I packed my tin mug full of snow and waited for my turn to hold it over the fire. Armed with lukewarm, melting water, my pack, and a headache, I sat apart from the others, as I was wont to do.

When Baxley and Larana joined us, they sat with Nicco as they were wont to do.

I pulled my hood low over my eyes. The glare from the gray sky and the sparkling white snow was abusively bright today. I was also hiding the fact that I was observing my companions.

Twice now, my magic had come out, with no need for Glyph magic. Holding my mug to my lips, I took a sip and pushed a tiny trickle toward my fingertips.

“Shit!” I dropped my mug as the metal turned burning hot. I scooped it out of the snow quickly, my eyes wide as the snow hissed.

“Amarya?” Captain Marson called.

“I think I nodded off,” I called back, giving a half shrug. “Didn’t mean to startle anyone.”

“Your water has melted the snow,” someone piped up.

“I know.” I forced a chuckle. “Must have stood by the fire too long. Careless.”

A few half-hearted comments followed, and I did my best to appear normal, though all the while I wanted to demand what was going on.

Magic didn’t behave like this.

It was to be commanded.

Not free to act as it wished.

I looked down at my mug, almost sure it would be glowing red like molten metal, but a simple tin mug looked back at me.

A large hand descended in front of me, and I knocked it away, scooping my mug out of the snow before he could.

I looked up at Nicco.

“I’ve got it.”

Brown eyes that promised kindness and delivered none held mine. “Do you?” he asked, and I was sure he was asking more than whether I could hold a mug.

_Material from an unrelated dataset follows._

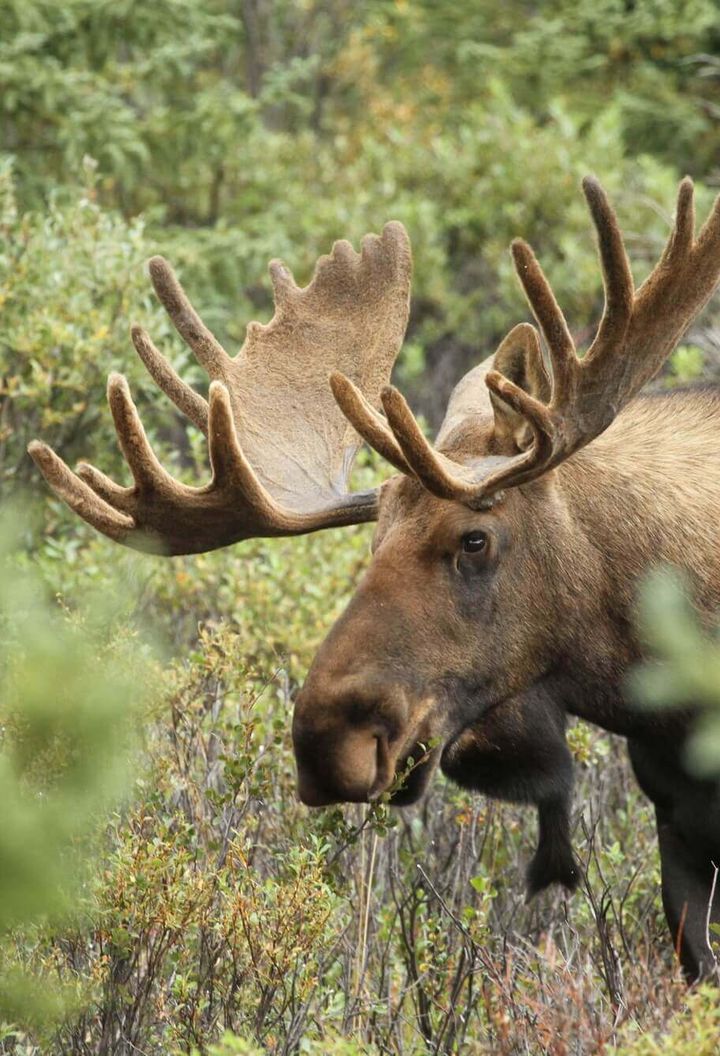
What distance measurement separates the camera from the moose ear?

“I do.” I curled my arm inward, the mug at my chest, and felt relieved it was only slightly warm. Thank the gods for freezing snow. “I nodded off.”

“Of course.” His smile held no humor. “You had a busy night.”

He walked away before I could remind him I had not slept in Vorn’s bed.

“The trailfinder needs a nap,” he told everyone, his tone mocking. “She’s not quite herself.”

“I—”

“Don’t worry, bunny,” he said, turning back, his eyes cold. “We’ll keep watch while you catch up on your sleep.”

Gods, I really didn’t like that man.